*Dataset content*
━━━━━━━━━━

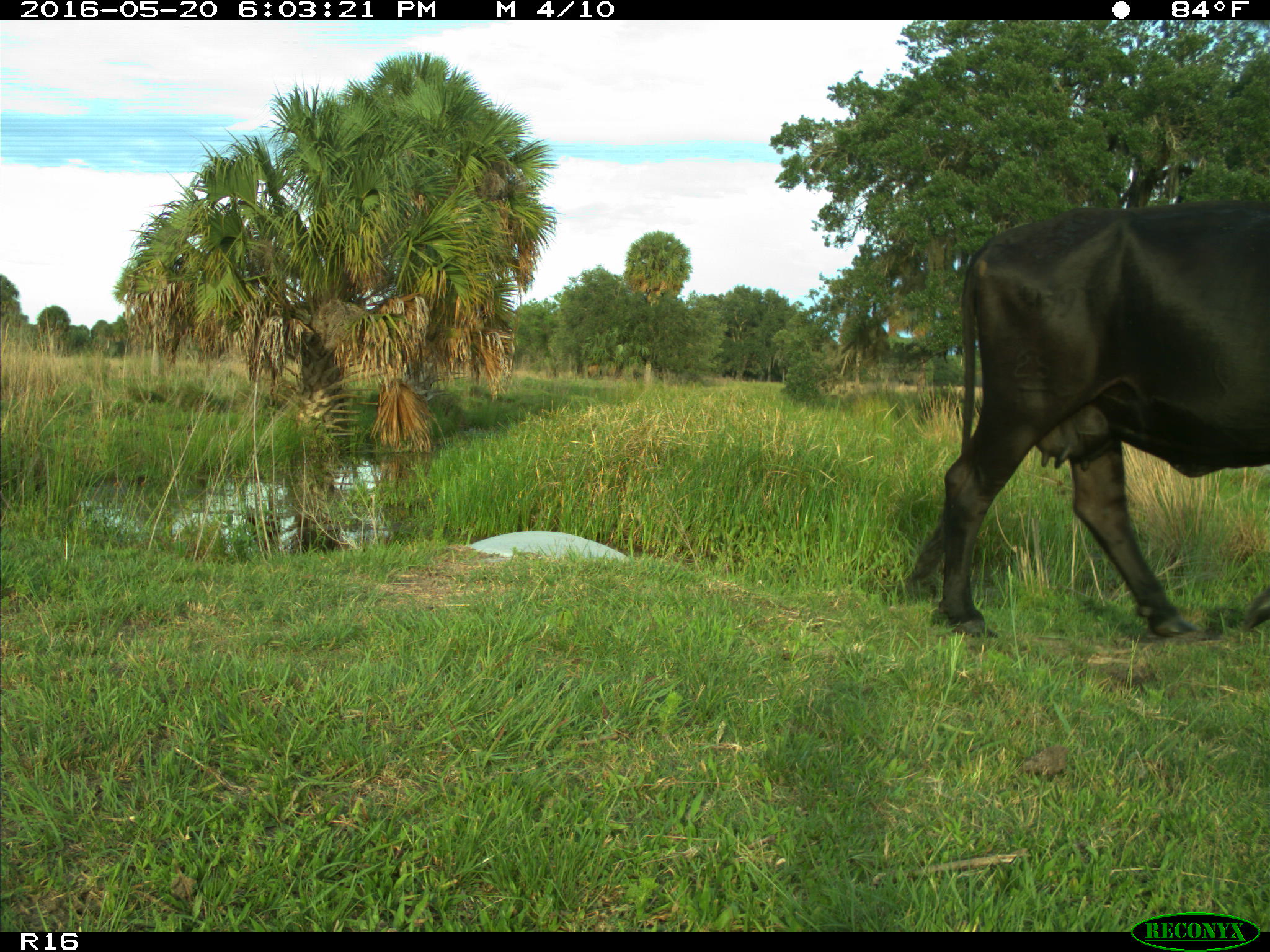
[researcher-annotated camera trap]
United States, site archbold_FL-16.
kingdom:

━━━━━━━━━━

Give back the full listing exactly, with pictures dropped.

[researcher-annotated camera trap]
United States, site archbold_FL-16.
kingdom:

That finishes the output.